If Helene Hegemann and Bushido had a baby, would it be theirs?

Thank God for the French!

Whoever thought I would say that one day? After weeks of listening to Germans make excuses for a young, hip plagiarist Helene Hegemann until my stomach turned at the thought of the empty-headedness of the German literary intelligentsia, the French stepped forward and showed the Germans what it’s really all about.

This is what happened: The young, hip Berlin writer Helen Hegemann, who just turned 18, wrote a popular book entitled “Axolot Roadkill.” After a while, websites began mentioning that some passages in her book had been published previously in books of other authors. When she was confronted with the concept of “plagiarism”, she said something like, “Oh no, that’s different for my generation, we recycle everything, it’s a different way of creating art.”

Literary types from Berlin to New York – even the New York Times picked it up - began discussing this new form of creating art, afraid, probably, that if they just stood up and said, “Wait a minute, that’s plagiarism plain and simple,” they would appear not to understand the modern world. So they took the girl seriously. The Leipzig Book Fair even nominated her for an important book prize (she didn’t win).

Eventually, the publisher had to print a 6-page list of all the “cut and paste”-sources she “borrowed” from and call all the publishers involved, and there were no legal repercussions.

It’s not about Hegemann herself – she’s a good writer, and inexperienced in “borrowing”, which everyone does, so she didn’t think of thanking her sources in the book and she said stupid things t the press. It’s about the reaction to her.

What turned my stomach was the passive, naïve way the German literary world accepted her childish “everybody’s doing it, you don’t understand”-excuse. The gutlessness of the German literary world has bothered me before too… hm, let me think… Oh yes! When the Danes got into trouble in the Muslim world for printing the Mohammed caricatures, an awful lot of German intellectuals stood up and bravely said: “Well, you shouldn’t insult other religions like that.” What a minute – that wasn’t the first time, either. There were similar things said back when a fatwa was put on Salman Rushdie.

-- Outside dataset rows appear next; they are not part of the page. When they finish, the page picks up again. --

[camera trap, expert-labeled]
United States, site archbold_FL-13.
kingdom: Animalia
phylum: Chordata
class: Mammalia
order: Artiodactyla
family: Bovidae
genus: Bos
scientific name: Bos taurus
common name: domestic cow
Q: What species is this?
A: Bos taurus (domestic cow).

What does that have to do with Helene Hegemann? It’s about copyright and free press, which go together. A writer – and these wuss-ass-commentators I’m talking about are writers – lives from copyright and free press. Without copyright and free press, he could not live from his writing. Copyright and free press should be holy to a writer. But these guys are so soft-headed they believed the crap served to them by a (then) 17-year-old girl.

Well, all that’s fine when nothing’s at stake. In German literary terms, Hegemann’s book is just another flavor of the month book that barely took in what it cost to print it, and the scandal is just another subject to while away the boredom with. It’s not about money.

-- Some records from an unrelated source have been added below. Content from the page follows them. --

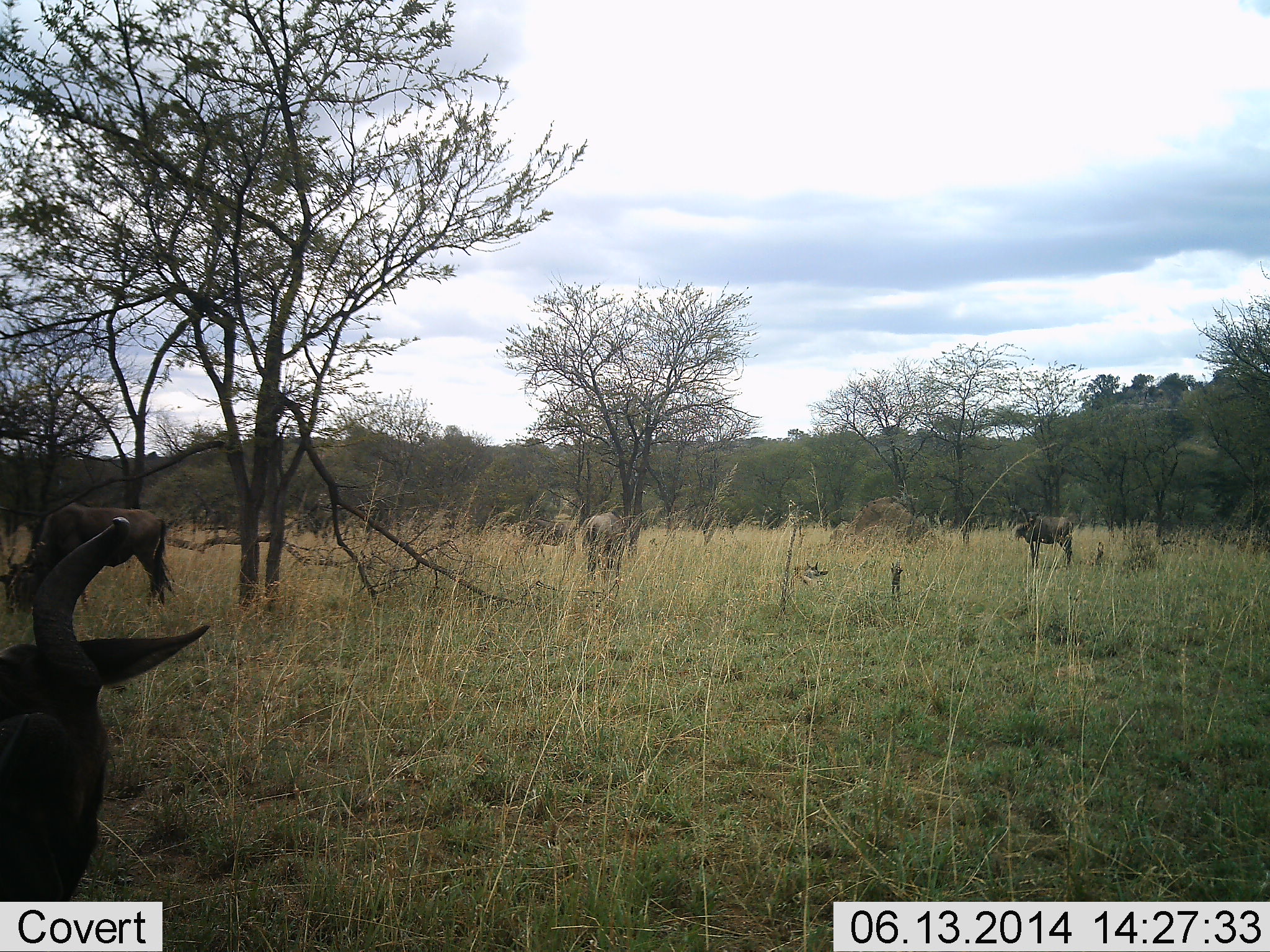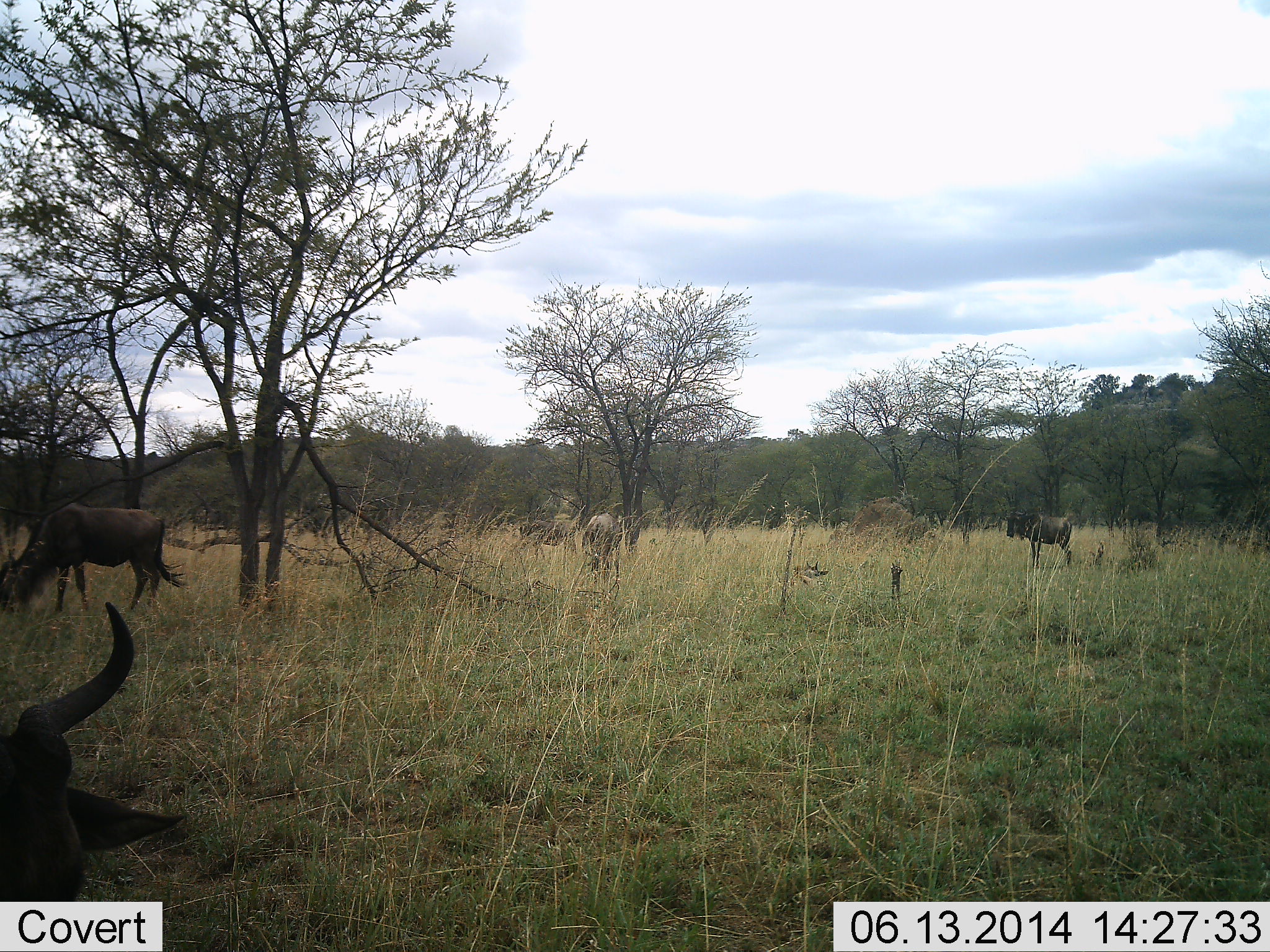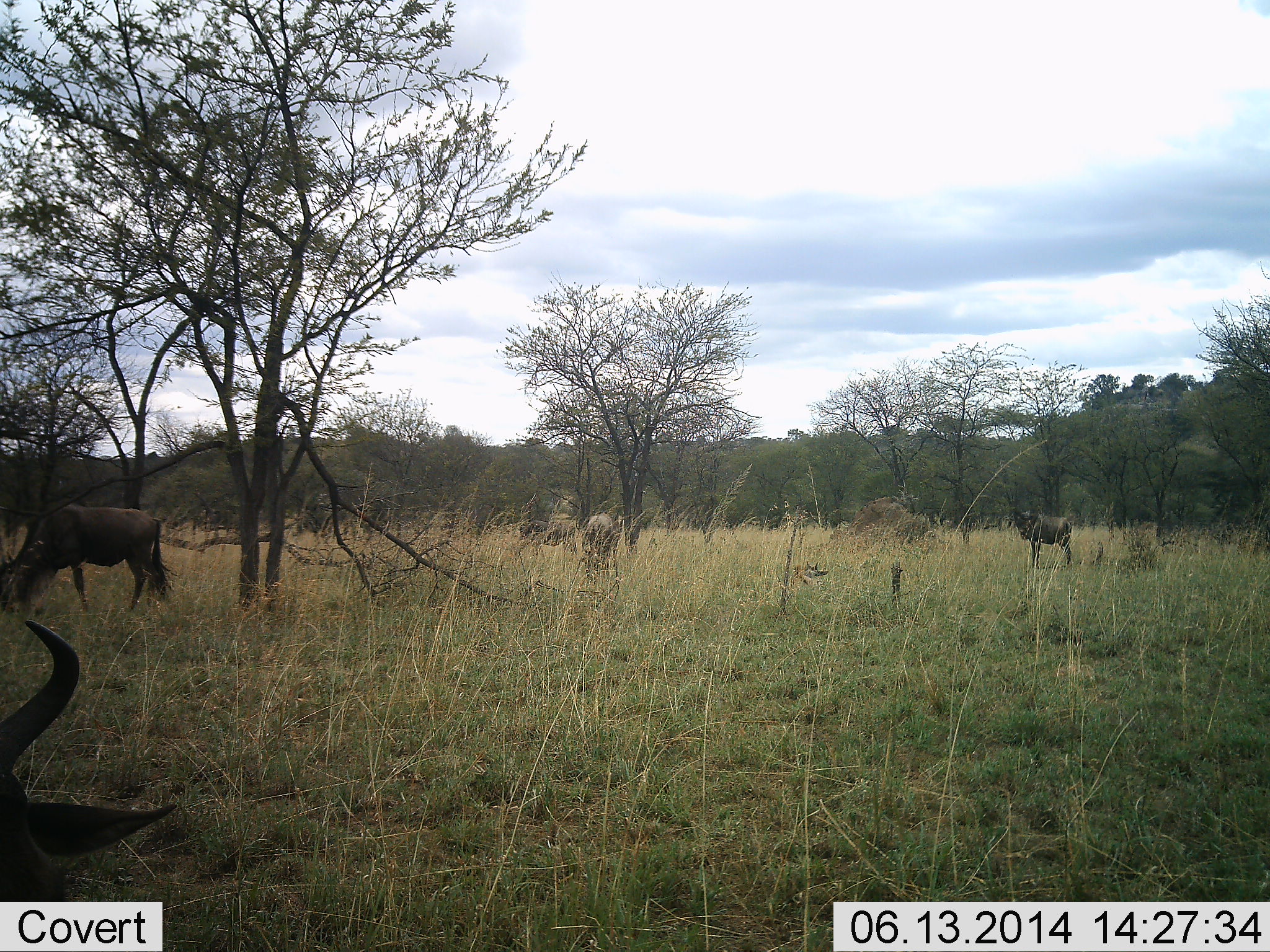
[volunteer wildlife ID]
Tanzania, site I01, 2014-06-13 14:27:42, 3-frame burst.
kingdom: Animalia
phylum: Chordata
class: Mammalia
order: Artiodactyla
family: Bovidae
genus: Connochaetes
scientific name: Connochaetes taurinus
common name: blue wildebeest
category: wildebeest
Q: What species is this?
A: Wildebeest (blue wildebeest) (Connochaetes taurinus).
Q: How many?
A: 5.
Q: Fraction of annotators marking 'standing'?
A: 64%.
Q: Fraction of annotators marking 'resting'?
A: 36%.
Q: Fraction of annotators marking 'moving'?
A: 9%.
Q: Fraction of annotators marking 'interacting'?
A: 0%.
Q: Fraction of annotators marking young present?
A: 0%.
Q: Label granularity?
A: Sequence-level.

Pop music on the other hand is - thank God for that - about money.

Bushido is Germany’s foremost rapper and a million-seller. When the French gothic band Dark Sanctuary discovered their work plagiarized on no less than 13 Bushido albums, they didn’t sit down and discuss art in the age of the Internet, they sued. Now, the court has decided: Bushido has to pay, and some of his albums have to be taken off the market.

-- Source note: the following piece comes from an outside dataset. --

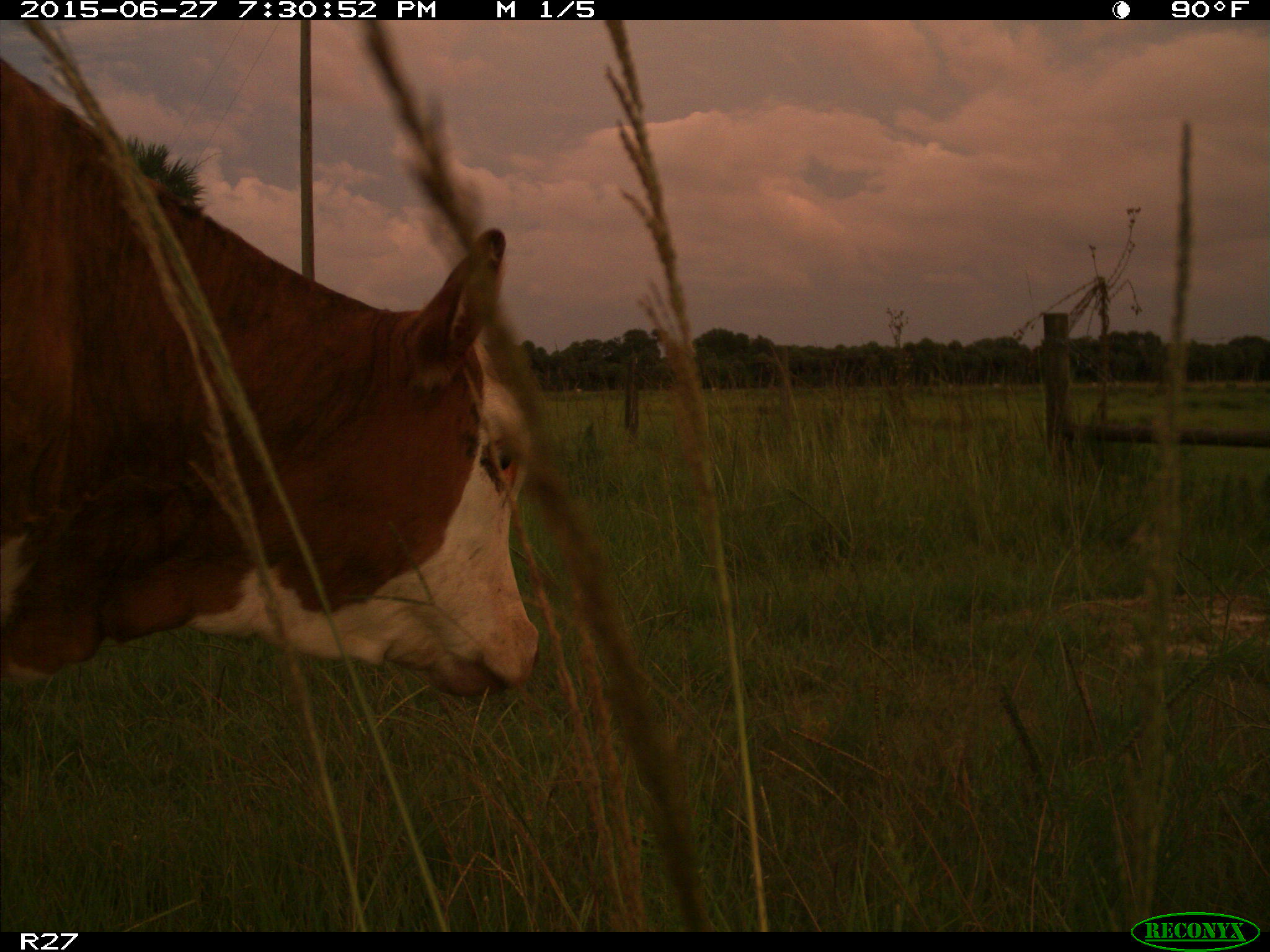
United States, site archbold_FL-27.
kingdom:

There was no talk about cut ‘n paste or a new generation or a different way of creating art or any other kind of nonsense. It was about real theft, of the kind that, when something has been stolen from you, you notice that it’s gone and you want it back. I like that.

I also have a suggestion for Bushido: Now that he’s lost his source of inspiration, he can ask Helen Hegemann to write his songs for him. I’m sure she’ll come up with something.